Angka tersebut setara untuk menenuhi kebutuhan benih seluas 1.200 ha dengan asumsi kebutuhan benih per ha 25 kg. Produksi tersebut dapat menopang kemandirian benih untuk 6 desa dengan 1 desa masing-masing memiliki sawah 200 ha.

Sejak peluncuran program ini di 2015 telah menunjukkan hasil signifikan karena berhasil mengembangkan 1.313 unit di lahan penangkaran seluas 13.130 hektare.

Rata-rata produksi calon benih 2,62 ton per hektare atau menyumbang sekitar 34.361 ton benih padi yang setara dengan kebutuhan benih untuk lahan seluas 1,3 juta hektare.

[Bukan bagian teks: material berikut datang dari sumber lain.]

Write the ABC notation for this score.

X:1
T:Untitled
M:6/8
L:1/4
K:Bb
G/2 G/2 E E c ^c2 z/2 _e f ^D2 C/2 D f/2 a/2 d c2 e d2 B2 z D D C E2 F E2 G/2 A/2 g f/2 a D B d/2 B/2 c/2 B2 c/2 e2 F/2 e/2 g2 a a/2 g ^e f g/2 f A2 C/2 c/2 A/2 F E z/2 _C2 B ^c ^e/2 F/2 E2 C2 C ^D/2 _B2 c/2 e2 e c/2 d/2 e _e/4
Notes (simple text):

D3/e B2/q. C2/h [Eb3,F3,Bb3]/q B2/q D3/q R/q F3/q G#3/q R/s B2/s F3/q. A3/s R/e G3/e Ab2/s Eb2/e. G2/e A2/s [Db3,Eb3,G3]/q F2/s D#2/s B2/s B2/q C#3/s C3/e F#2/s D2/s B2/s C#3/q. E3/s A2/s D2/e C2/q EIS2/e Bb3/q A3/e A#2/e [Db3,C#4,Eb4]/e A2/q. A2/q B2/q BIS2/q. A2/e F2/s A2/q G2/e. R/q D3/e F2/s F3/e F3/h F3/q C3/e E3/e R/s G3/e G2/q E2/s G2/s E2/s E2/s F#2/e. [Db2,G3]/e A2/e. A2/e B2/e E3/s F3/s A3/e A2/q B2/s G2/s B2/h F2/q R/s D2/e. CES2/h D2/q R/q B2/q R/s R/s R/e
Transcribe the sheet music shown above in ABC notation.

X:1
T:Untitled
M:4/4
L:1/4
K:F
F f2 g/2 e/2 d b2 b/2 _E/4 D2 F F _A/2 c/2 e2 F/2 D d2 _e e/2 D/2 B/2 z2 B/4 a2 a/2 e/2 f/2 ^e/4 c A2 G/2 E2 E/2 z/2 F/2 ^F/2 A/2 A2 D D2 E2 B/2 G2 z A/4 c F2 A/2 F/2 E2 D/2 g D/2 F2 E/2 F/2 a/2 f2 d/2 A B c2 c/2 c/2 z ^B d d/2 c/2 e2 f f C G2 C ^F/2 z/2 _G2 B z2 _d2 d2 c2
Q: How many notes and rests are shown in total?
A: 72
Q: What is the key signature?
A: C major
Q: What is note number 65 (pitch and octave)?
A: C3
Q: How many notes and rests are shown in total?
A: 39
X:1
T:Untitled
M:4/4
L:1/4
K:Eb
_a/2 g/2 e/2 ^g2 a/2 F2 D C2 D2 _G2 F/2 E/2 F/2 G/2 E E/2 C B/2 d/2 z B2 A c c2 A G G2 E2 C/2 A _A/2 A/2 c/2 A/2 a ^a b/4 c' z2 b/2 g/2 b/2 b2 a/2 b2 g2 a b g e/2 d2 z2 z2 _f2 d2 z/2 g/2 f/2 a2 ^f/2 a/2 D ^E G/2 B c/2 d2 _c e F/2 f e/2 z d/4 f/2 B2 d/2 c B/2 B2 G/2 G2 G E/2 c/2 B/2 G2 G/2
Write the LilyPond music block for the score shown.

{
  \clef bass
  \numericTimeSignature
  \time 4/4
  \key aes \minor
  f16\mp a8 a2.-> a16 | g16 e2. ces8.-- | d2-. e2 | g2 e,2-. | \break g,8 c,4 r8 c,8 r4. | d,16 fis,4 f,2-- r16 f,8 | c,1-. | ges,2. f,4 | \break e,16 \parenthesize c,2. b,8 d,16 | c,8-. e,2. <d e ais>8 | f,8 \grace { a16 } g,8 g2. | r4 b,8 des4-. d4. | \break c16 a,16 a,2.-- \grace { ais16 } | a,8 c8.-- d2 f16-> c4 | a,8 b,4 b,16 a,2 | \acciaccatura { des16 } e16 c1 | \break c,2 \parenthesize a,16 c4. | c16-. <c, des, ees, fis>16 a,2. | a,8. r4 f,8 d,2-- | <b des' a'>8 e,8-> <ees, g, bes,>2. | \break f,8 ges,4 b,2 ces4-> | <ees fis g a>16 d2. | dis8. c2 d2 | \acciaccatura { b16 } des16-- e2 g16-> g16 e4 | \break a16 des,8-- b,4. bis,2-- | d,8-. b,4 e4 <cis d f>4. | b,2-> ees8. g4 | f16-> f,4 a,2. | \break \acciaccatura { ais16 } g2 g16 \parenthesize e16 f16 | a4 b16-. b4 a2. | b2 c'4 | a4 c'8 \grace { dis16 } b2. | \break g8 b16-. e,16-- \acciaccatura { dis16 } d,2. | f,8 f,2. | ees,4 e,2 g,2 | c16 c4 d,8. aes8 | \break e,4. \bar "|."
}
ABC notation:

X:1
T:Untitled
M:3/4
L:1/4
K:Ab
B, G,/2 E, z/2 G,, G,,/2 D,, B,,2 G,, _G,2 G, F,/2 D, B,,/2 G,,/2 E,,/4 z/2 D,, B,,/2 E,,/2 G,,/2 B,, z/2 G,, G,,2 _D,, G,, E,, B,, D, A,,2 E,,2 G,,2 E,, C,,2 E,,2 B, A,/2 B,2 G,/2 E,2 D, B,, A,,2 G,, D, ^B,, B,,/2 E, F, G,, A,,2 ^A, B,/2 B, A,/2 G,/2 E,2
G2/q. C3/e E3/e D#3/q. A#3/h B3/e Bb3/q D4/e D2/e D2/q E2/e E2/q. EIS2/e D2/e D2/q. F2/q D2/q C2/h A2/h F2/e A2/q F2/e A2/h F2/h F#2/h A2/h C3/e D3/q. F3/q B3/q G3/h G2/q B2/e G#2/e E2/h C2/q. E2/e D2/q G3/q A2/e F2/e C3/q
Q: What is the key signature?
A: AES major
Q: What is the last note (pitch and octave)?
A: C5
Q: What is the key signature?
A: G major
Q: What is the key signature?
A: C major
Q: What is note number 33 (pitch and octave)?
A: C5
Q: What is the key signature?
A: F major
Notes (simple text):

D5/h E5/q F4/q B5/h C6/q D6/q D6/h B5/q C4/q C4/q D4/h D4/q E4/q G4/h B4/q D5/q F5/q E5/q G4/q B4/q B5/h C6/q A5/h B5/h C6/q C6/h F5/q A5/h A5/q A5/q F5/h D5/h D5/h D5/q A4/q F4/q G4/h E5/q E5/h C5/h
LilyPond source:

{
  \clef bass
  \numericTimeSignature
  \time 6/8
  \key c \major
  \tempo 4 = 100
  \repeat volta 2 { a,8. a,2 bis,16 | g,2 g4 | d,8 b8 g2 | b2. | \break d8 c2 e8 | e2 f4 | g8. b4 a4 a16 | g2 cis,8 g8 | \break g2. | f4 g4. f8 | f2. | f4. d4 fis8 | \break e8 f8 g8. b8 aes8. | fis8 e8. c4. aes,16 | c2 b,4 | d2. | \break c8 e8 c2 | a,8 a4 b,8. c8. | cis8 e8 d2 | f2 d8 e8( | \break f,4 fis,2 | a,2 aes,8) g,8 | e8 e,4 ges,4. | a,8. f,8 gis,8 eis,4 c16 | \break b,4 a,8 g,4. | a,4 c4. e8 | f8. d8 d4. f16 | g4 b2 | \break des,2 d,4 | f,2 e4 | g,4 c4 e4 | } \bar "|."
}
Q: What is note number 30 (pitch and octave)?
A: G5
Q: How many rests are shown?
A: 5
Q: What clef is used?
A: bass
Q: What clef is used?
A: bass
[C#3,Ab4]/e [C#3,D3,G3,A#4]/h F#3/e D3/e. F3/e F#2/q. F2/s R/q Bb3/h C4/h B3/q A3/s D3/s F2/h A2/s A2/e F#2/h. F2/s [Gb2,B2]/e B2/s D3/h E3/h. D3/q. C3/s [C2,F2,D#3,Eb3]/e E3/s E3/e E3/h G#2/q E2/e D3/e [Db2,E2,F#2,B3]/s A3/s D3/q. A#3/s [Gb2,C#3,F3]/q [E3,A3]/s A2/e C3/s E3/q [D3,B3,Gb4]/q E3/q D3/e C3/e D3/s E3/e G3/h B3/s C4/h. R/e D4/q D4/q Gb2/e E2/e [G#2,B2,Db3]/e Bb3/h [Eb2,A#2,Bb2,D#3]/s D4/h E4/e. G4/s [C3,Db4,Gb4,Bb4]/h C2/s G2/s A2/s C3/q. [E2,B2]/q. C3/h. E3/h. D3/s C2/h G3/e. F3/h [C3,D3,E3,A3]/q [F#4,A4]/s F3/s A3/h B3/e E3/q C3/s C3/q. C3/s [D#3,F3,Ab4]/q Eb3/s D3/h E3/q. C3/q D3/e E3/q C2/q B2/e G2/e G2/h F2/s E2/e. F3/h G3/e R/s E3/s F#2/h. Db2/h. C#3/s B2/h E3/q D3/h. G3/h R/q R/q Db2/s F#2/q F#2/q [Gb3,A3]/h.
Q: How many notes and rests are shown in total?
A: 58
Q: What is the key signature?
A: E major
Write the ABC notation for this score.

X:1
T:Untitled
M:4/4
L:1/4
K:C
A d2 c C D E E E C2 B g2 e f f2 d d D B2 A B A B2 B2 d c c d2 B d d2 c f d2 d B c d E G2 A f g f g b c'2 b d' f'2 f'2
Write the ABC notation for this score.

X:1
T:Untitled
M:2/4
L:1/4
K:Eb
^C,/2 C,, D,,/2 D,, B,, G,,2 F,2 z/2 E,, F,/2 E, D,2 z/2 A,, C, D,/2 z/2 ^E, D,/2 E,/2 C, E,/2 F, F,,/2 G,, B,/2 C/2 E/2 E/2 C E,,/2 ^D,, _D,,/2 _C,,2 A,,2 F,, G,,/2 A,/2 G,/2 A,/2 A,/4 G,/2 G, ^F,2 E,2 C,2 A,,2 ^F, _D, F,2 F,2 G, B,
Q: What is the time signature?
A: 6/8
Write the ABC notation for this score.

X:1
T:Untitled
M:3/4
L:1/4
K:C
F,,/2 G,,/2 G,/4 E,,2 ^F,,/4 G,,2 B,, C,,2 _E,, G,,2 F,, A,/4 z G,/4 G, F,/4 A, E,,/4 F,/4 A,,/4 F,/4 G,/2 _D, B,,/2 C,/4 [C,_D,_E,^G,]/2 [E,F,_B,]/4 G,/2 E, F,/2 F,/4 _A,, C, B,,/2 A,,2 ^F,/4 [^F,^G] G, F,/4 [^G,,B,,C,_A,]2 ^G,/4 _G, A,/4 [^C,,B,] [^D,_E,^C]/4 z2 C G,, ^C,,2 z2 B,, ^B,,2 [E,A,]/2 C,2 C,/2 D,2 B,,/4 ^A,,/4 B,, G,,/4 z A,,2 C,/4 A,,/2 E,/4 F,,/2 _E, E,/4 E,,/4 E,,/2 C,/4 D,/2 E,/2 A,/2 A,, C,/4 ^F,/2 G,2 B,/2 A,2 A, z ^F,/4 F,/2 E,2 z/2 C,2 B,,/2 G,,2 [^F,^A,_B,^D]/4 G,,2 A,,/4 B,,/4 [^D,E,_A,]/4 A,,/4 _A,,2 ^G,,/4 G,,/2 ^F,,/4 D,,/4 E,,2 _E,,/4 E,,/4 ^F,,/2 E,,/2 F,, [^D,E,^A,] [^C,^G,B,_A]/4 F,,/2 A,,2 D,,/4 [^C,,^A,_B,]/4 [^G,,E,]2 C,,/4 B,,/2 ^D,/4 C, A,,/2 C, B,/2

Di Majalengka, Jawa Barat, terdapat Kelompok Tani Gangsa I, yang telah berhasil menjadi penangkar. Tokoh penangkarnya bernama Nasihin yang merupakan mantan penerima program Mandiri Benih. Hingga saat ini, Nasihin mampu memproduksi benih padi 1.200 ton per tahun.

Kini setiap tahun Nasihin memasok kebutuhan benih insitu, sisanya untuk memenuhi kebutuhan benih pasar bebas maupun program pemerintah dengan jangkauan pemasaran hingga ke luar Provinsi Jawa Barat.

Manfaat adanya program mandiri benih yang dirasakan petani secara nyata, yaitu dapat meningkatkan kapasitas produksi benih dan meningkatnya kapasitas SDM poktan/kelompok penangkar produsen benih, dapat menekan biaya perbenihan kelompok, benih sesuai spesifik lokasi dan enam tepat, serta dapat menjual benih keluar wilayah, sehingga mampu meningkatkan nilai tawar terhadap hasil panen.

Anggota kelompok yang sebelumnya hanya menjual gabah untuk konsumsi, kini juga mampu menjual benih yang tentu berdampak pada peningkatan kesejahteraan petani.

BACA JUGA:Koperasi, dari KUD jadi KDKMP

BACA JUGA:1.061 Kopdes Merah Putih Beroperasi

Ketahanan pangan

Program mandiri benih insitu menyumbang kontribusi besar bagi ketahanan pangan secara nasional. Sepanjang tahun 2020-2025, kontribusi program mandiri benih terlihat nyata di enam provinsi yang dominan tertinggi, yaitu di Banten sebesar 3 persen, Sumatera Selatan 2,63 persen, Sulawesi Selatan 1,77 persen, Kalimantan Selatan 1,77 persen, Sumatera Barat 1,70 persen, dan Jawa Barat sebesar 1,19 persen.